Acting upon the warrant issued by the state court, inspectors of the State Investigation and Protection Agency (SIPA) brought in the officials of the Indirect Taxation Authority of Bosnia and Herzegovina (ITABiH), namely: Jelena Majstorović, head of the Anti-smuggling Group, and inspectors Radenko Popović, Stevo Savić, Vladimir Puzić, Vladimir Đurđević, and Elvis Džaferagić.
They will be held for 24 hours for interrogation about suspected abuse of office and taking bribes. During 2017 and 2018, these ITABiH inspectors blackmailed the shop owners who were found to break the law, asking them for a bribe in exchange for not confiscating their goods. Business owners across Bosnia and Herzegovina have been paying inspectors several hundred to several thousand marks to get smaller penalties or for inspectors to turn the blind eye to the way they do their business.
Early this morning, SIPA officials searched the apartments and houses of the inspectors and seized evidence for criminal proceedings, and in May this year, they searched the premises of the ITA BIH.
As claimed by ITA, they have not been involved in the SIPA’s operation, and have no information about the arrest of their inspectors.
The operation codenamed “Brand IV” is being carried out by SIPA and the RS Ministry of the Interior under the supervision of the BiH Prosecutor’s Office, which will decide on the possible arrest of the inspector after the search and hearing.
Last year, CIN published a story revealing the working methods of the ITA’s Head of the Anti-smuggling Group and her inspectors.
Shop owners explained to journalists that the inspectors, upon entering their shops, demanded that they turn off the video surveillance, and searched private premises without presenting a court warrant, as well as their bags and personal belongings, and ultimately confiscated the goods they found, thus violating the procedures.

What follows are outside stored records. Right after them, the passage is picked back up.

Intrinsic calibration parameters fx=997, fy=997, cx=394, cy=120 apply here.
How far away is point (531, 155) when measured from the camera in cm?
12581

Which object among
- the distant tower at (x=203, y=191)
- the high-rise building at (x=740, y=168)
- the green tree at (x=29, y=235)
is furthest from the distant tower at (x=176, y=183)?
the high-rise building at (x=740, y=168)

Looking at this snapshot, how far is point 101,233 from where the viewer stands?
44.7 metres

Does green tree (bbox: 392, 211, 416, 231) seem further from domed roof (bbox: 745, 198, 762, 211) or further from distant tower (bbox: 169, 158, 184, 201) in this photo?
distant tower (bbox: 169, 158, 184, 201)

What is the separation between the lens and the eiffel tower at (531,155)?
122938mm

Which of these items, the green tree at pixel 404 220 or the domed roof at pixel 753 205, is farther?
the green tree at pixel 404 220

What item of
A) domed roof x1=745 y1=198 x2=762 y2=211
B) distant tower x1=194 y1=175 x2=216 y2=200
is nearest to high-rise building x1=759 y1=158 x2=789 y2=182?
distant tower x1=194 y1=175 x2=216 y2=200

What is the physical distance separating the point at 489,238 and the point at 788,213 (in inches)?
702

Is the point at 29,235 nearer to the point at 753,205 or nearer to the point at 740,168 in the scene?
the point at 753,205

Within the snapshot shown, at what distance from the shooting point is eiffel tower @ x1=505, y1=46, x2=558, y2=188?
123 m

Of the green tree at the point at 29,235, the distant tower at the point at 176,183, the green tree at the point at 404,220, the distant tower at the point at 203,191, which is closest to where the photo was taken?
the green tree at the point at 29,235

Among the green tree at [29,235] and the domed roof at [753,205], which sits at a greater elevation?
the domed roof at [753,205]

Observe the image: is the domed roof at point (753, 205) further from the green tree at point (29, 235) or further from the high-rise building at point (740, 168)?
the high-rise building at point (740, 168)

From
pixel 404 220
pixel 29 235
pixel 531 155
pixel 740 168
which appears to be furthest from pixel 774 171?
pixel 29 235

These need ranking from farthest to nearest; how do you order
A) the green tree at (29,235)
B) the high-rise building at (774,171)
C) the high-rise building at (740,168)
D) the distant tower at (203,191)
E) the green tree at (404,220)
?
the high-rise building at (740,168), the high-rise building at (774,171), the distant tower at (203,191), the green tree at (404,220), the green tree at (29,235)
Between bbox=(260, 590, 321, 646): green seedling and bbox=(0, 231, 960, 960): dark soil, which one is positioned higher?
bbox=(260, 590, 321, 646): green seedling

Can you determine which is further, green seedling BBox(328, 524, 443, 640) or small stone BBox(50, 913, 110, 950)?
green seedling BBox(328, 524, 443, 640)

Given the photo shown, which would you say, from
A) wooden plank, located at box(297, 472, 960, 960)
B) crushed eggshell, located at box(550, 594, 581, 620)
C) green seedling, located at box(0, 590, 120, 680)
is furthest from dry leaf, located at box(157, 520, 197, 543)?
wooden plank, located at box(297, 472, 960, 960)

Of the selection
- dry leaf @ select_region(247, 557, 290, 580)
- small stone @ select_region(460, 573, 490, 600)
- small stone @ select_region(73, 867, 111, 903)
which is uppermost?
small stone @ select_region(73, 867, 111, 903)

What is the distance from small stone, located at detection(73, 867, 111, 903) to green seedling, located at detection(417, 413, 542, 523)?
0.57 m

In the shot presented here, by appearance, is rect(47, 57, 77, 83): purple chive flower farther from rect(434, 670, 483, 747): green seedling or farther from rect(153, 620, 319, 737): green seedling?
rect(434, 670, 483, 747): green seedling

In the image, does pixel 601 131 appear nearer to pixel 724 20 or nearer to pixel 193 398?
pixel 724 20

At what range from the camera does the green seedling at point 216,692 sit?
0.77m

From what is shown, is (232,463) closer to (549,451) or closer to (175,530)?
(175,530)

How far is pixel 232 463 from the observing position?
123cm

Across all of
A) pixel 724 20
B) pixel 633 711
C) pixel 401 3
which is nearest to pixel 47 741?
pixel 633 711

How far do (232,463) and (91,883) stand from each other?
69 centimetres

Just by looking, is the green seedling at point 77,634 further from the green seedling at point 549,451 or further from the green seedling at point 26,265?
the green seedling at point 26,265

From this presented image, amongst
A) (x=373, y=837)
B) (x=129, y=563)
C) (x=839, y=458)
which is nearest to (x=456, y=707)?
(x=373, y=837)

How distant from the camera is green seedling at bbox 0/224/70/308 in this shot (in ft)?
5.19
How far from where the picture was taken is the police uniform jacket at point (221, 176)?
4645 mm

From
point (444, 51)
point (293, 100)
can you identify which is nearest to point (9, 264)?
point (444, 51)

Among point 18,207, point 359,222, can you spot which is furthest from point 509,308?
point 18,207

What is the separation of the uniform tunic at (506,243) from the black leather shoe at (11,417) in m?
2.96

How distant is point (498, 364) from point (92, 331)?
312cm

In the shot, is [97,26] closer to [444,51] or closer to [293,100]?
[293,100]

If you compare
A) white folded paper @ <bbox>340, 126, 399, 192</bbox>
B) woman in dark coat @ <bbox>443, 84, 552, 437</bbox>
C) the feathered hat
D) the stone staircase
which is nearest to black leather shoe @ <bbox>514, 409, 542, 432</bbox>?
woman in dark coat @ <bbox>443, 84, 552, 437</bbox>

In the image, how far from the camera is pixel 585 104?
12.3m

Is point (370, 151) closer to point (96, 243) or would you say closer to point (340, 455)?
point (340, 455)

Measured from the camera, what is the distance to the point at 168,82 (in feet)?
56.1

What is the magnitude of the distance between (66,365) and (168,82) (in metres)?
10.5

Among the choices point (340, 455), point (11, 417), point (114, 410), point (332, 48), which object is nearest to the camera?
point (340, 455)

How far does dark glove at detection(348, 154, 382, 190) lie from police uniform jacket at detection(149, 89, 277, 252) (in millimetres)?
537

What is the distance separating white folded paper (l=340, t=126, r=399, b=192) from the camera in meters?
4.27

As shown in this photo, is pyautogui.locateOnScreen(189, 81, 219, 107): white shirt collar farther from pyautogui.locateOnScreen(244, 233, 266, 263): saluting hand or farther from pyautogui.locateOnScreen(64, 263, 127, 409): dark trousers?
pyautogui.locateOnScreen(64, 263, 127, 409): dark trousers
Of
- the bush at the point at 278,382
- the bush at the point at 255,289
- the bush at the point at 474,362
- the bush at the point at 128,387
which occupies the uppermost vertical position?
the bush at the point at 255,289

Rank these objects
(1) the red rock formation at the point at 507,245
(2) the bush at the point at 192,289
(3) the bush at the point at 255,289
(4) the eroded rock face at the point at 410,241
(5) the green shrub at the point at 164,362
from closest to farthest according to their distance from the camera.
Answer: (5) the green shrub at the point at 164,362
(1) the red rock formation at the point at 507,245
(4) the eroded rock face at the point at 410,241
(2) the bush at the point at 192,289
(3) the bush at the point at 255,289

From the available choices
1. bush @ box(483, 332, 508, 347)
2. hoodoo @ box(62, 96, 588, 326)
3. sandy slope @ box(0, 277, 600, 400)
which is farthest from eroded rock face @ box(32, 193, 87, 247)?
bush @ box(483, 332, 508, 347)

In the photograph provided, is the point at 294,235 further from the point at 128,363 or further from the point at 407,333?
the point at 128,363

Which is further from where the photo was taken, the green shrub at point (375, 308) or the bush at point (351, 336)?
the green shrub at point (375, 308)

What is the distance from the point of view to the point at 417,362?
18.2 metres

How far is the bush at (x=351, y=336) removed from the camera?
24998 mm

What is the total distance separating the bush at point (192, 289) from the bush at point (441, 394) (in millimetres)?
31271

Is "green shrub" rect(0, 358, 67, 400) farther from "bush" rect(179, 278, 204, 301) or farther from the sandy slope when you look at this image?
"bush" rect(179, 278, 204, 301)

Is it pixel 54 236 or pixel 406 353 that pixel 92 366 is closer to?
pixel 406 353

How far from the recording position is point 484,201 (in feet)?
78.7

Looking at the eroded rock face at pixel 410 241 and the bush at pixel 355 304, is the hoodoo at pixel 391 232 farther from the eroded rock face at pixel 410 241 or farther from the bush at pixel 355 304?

SIPA inspectors filed the first report on these abuses in 2019, claiming to have established that Majstorović and her inspectors over two years used their position at least ten times to extort money from shopkeepers, and in at least four cases they illegally confiscated jewelry worth more than BAM 200,000.
“At the same time, they kept part of the confiscated jewelry for themselves by issuing several confiscation certificates indicating smaller than real quantities”, as indicated in the SIPA report. The shopkeepers claim that almost half of the seized jewelry is missing.